What to work on
Could you return every record below exactly as it stands, leaving out the pictures?
==== Data provided ====
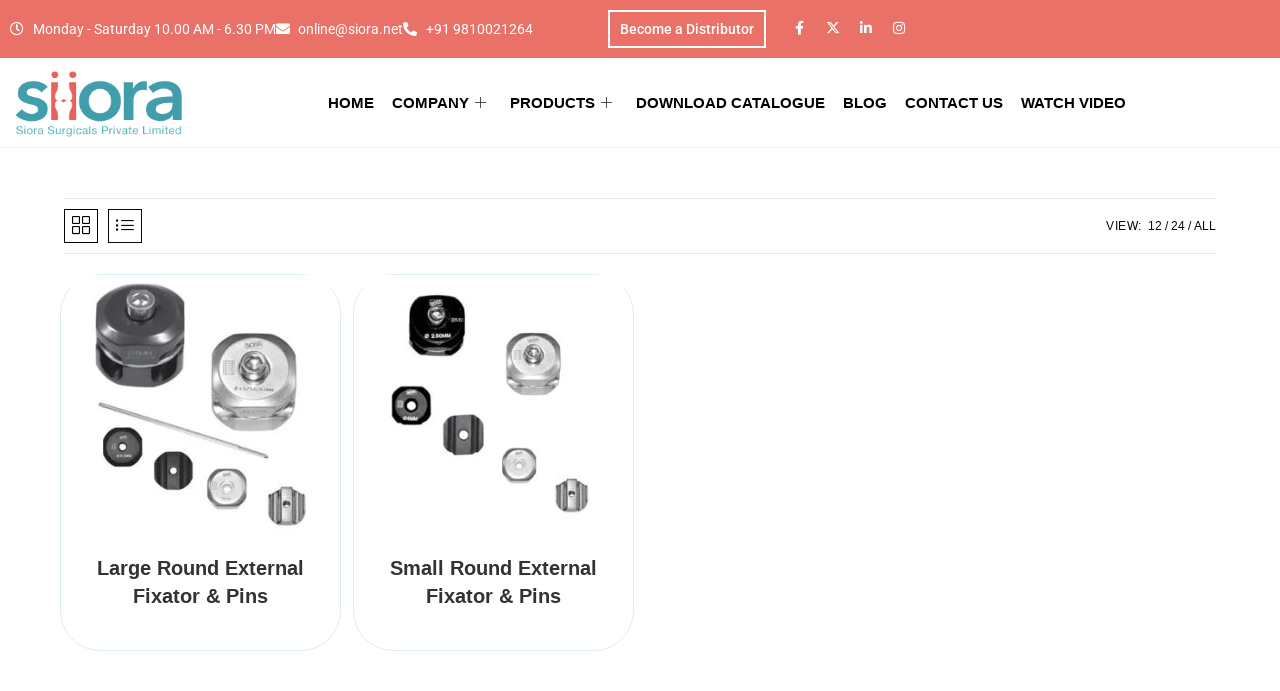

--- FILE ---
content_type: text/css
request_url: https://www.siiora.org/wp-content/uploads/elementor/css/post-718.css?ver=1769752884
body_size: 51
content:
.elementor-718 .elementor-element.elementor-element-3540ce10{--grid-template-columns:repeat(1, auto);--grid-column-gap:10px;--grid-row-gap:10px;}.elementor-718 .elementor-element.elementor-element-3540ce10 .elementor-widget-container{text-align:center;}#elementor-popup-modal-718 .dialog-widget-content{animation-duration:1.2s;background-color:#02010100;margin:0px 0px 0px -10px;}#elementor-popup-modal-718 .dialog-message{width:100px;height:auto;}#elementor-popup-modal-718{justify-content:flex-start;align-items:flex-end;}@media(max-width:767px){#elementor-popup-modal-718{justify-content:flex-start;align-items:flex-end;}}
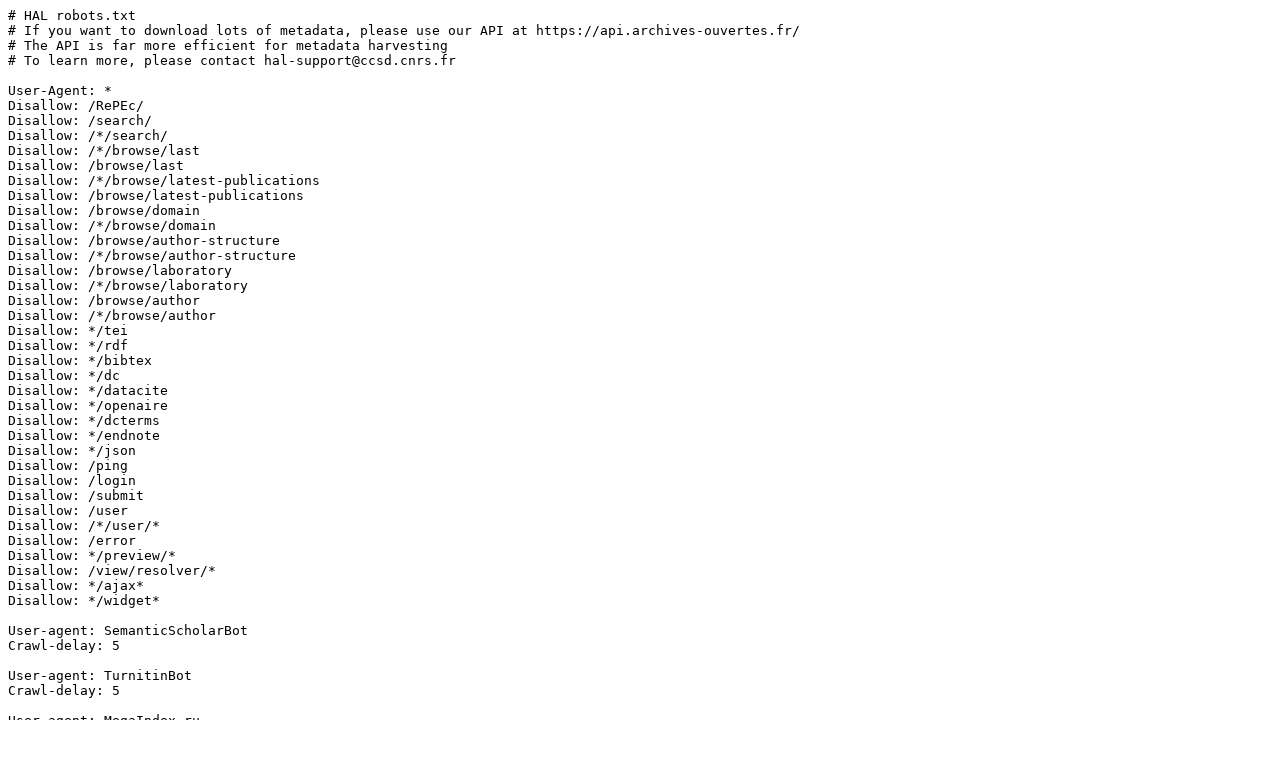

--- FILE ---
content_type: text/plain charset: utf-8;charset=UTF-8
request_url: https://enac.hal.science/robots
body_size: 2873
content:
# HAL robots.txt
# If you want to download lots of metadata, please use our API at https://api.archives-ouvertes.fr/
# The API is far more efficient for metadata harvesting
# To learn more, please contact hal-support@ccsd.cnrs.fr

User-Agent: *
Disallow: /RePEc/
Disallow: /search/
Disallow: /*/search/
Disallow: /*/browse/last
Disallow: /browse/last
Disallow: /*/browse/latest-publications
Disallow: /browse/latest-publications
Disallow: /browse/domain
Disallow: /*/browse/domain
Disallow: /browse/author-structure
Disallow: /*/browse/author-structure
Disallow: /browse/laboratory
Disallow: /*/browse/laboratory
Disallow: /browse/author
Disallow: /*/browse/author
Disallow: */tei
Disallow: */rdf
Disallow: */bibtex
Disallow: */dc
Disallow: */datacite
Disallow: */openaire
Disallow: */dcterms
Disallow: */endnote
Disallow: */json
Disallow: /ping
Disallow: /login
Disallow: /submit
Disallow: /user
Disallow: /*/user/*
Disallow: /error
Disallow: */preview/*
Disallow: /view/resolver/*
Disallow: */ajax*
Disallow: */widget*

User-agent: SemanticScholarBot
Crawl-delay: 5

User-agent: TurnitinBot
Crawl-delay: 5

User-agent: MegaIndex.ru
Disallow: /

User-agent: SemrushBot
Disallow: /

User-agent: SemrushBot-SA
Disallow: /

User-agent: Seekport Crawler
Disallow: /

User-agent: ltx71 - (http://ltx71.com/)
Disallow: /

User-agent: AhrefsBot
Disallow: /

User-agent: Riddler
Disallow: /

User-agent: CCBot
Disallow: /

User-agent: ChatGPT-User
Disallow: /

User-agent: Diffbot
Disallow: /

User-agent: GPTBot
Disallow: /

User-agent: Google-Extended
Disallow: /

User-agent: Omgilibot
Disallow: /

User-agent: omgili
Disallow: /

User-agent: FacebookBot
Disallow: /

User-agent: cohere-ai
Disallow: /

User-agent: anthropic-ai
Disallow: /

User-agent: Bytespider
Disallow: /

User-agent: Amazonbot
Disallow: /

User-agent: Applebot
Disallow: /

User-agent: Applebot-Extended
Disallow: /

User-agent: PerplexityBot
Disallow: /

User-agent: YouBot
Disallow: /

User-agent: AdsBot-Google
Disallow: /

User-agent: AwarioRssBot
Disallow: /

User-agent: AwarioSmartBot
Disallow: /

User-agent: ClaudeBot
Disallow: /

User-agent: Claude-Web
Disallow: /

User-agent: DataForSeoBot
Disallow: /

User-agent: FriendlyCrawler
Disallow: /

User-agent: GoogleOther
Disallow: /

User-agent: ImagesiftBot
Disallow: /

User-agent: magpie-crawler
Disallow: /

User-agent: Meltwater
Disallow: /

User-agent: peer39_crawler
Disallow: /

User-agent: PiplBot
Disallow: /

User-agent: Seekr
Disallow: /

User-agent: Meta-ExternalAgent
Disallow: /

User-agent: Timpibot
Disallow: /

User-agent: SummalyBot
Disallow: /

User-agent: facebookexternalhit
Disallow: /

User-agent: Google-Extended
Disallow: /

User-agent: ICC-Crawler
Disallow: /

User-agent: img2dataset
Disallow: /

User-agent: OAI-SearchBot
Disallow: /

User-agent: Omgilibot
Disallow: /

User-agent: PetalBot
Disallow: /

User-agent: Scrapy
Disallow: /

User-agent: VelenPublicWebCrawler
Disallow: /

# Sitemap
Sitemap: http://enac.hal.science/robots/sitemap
====
Solution to the exercise
--- FILE ---
content_type: text/css
request_url: https://www.siiora.org/wp-content/uploads/elementor/css/post-718.css?ver=1769752884
body_size: 51
content:
.elementor-718 .elementor-element.elementor-element-3540ce10{--grid-template-columns:repeat(1, auto);--grid-column-gap:10px;--grid-row-gap:10px;}.elementor-718 .elementor-element.elementor-element-3540ce10 .elementor-widget-container{text-align:center;}#elementor-popup-modal-718 .dialog-widget-content{animation-duration:1.2s;background-color:#02010100;margin:0px 0px 0px -10px;}#elementor-popup-modal-718 .dialog-message{width:100px;height:auto;}#elementor-popup-modal-718{justify-content:flex-start;align-items:flex-end;}@media(max-width:767px){#elementor-popup-modal-718{justify-content:flex-start;align-items:flex-end;}}

--- FILE ---
content_type: text/plain charset: utf-8;charset=UTF-8
request_url: https://enac.hal.science/robots
body_size: 2873
content:
# HAL robots.txt
# If you want to download lots of metadata, please use our API at https://api.archives-ouvertes.fr/
# The API is far more efficient for metadata harvesting
# To learn more, please contact hal-support@ccsd.cnrs.fr

User-Agent: *
Disallow: /RePEc/
Disallow: /search/
Disallow: /*/search/
Disallow: /*/browse/last
Disallow: /browse/last
Disallow: /*/browse/latest-publications
Disallow: /browse/latest-publications
Disallow: /browse/domain
Disallow: /*/browse/domain
Disallow: /browse/author-structure
Disallow: /*/browse/author-structure
Disallow: /browse/laboratory
Disallow: /*/browse/laboratory
Disallow: /browse/author
Disallow: /*/browse/author
Disallow: */tei
Disallow: */rdf
Disallow: */bibtex
Disallow: */dc
Disallow: */datacite
Disallow: */openaire
Disallow: */dcterms
Disallow: */endnote
Disallow: */json
Disallow: /ping
Disallow: /login
Disallow: /submit
Disallow: /user
Disallow: /*/user/*
Disallow: /error
Disallow: */preview/*
Disallow: /view/resolver/*
Disallow: */ajax*
Disallow: */widget*

User-agent: SemanticScholarBot
Crawl-delay: 5

User-agent: TurnitinBot
Crawl-delay: 5

User-agent: MegaIndex.ru
Disallow: /

User-agent: SemrushBot
Disallow: /

User-agent: SemrushBot-SA
Disallow: /

User-agent: Seekport Crawler
Disallow: /

User-agent: ltx71 - (http://ltx71.com/)
Disallow: /

User-agent: AhrefsBot
Disallow: /

User-agent: Riddler
Disallow: /

User-agent: CCBot
Disallow: /

User-agent: ChatGPT-User
Disallow: /

User-agent: Diffbot
Disallow: /

User-agent: GPTBot
Disallow: /

User-agent: Google-Extended
Disallow: /

User-agent: Omgilibot
Disallow: /

User-agent: omgili
Disallow: /

User-agent: FacebookBot
Disallow: /

User-agent: cohere-ai
Disallow: /

User-agent: anthropic-ai
Disallow: /

User-agent: Bytespider
Disallow: /

User-agent: Amazonbot
Disallow: /

User-agent: Applebot
Disallow: /

User-agent: Applebot-Extended
Disallow: /

User-agent: PerplexityBot
Disallow: /

User-agent: YouBot
Disallow: /

User-agent: AdsBot-Google
Disallow: /

User-agent: AwarioRssBot
Disallow: /

User-agent: AwarioSmartBot
Disallow: /

User-agent: ClaudeBot
Disallow: /

User-agent: Claude-Web
Disallow: /

User-agent: DataForSeoBot
Disallow: /

User-agent: FriendlyCrawler
Disallow: /

User-agent: GoogleOther
Disallow: /

User-agent: ImagesiftBot
Disallow: /

User-agent: magpie-crawler
Disallow: /

User-agent: Meltwater
Disallow: /

User-agent: peer39_crawler
Disallow: /

User-agent: PiplBot
Disallow: /

User-agent: Seekr
Disallow: /

User-agent: Meta-ExternalAgent
Disallow: /

User-agent: Timpibot
Disallow: /

User-agent: SummalyBot
Disallow: /

User-agent: facebookexternalhit
Disallow: /

User-agent: Google-Extended
Disallow: /

User-agent: ICC-Crawler
Disallow: /

User-agent: img2dataset
Disallow: /

User-agent: OAI-SearchBot
Disallow: /

User-agent: Omgilibot
Disallow: /

User-agent: PetalBot
Disallow: /

User-agent: Scrapy
Disallow: /

User-agent: VelenPublicWebCrawler
Disallow: /

# Sitemap
Sitemap: http://enac.hal.science/robots/sitemap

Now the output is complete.